La Joconde appartient à tout le monde
Didier Fusillier, président de l’établissement public du parc et de la Grande Halle de la Villette à Paris, a imaginé, pour répondre aux inégalités culturelles, avec le soutien de la Fondation Groupe EDF, les « Micro-Folies », de nouveaux espaces de démocratie culturelle. Contre l’injustice : un accès différent, numérique et ludique aux grands chefs-d'œuvre des musées nationaux !


 

 

De nouvelles micro maisons de la culture pour le XXIe siècle

 

L’ambition première est de « rompre l’isolement culturel que peuvent ressentir certains territoires ». Didier Fusillier décide de développer des structures à l’image des pavillons de métal rouge imaginés par l’architecte Bernard Tschumi à plus grande échelle. Ainsi sont nées les « Micro-Folies », des petits espaces modulables et malléables de démocratie culturelle à destination des zones, essentiellement rurales, et des banlieues sans musées ou scènes culturelles. Pour Didier Fusillier, « les Micro-Folies sont les nouvelles micro maisons de la culture du XXIe siècle ».

 

Pourquoi la Joconde n’a-t-elle pas de sourcils ?

 

Une Micro-Folie est organisée autour d’un musée numérique que Didier Fusillier désigne comme « le cœur du réacteur du projet ». Le public y découvre, sur écran géant et en haute définition numérique, les plus grands chefs-d'œuvre artistiques abrités au sein des musées nationaux ou institutions comme l’Opéra de Paris. La Micro-Folie, un espace équipé de tablettes numériques permet de mettre en contact la population « avec ce qui appartient à la nation toute entière » et au public d’obtenir des informations complémentaires et de répondre à des questions que certains se posent comme par exemple « mais pourquoi la Joconde n’a-t-elle pas de sourcils » ? 

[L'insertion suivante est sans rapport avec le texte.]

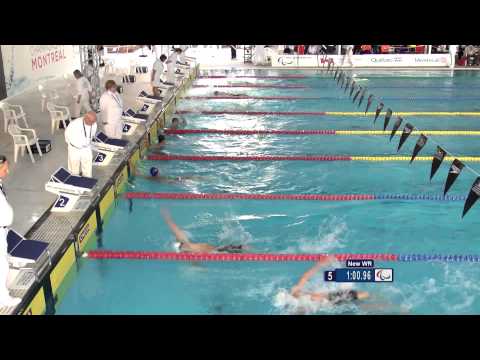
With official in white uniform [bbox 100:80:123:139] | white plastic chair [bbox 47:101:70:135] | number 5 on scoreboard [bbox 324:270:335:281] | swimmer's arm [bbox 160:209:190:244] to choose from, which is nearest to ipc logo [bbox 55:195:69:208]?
swimmer's arm [bbox 160:209:190:244]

« La Joconde » nous rappelle Didier Fusillier, « n’est d’ailleurs pas vraiment française, pas vraiment parisienne. Il n’y a pas de distinction entre la culture de Paris de celle des autres régions. On ne va pas déplacer le Louvre partout. Par contre, on peut donner à voir les trésors de nos musées grâce aux moyens du XXIe siècle ».

 

La soif de culture est universelle

 

« La première Micro-folie a été ouverte à Sevran et le succès a été immédiat ». Bien que situés à moins de 20 minutes en RER de Paris, les habitants n’ont que très rarement l’occasion de visiter les grands musées de la capitale. En moins de deux ans, ce nouvel espace est devenu un lieu incontournable, d’autant que sont adossés au Musée numérique, un café associatif et un atelier de création. C’est aujourd’hui un lieu de vie et non pas un espace culturel.

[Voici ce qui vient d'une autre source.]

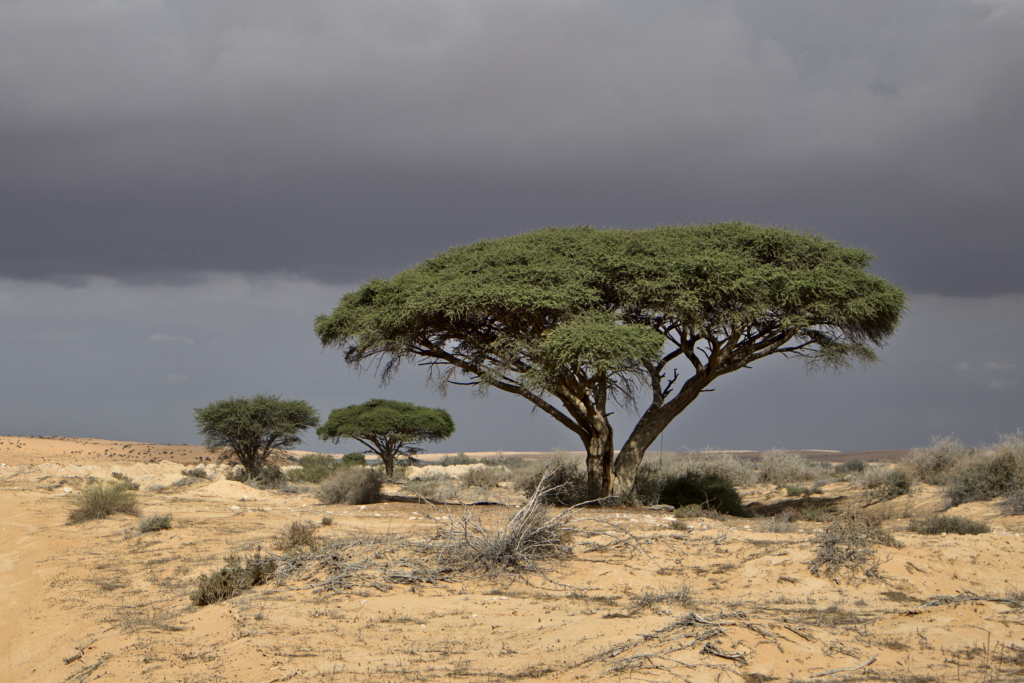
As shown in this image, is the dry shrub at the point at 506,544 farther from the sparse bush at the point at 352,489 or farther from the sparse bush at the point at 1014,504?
the sparse bush at the point at 352,489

Fort de ce succès, les Micro-Folies sont parties à la conquête du territoire. « Plus d’une vingtaine de Micro-Folies ont été montées en France et l’objectif est d’en implanter plus de 200 » assure Didier Fusillier. « Les innovations technologiques ont également permis d’aménager des Micro-Folies à travers le monde, en Afrique ou en Amérique Latine. Elles y rencontrent le même succès. Cette soif de voir les grands chefs-d'œuvre artistiques est universelle ». Grâce aux Micro-Folies, « la culture pour tous » fait son entrée dans une nouvelle ère.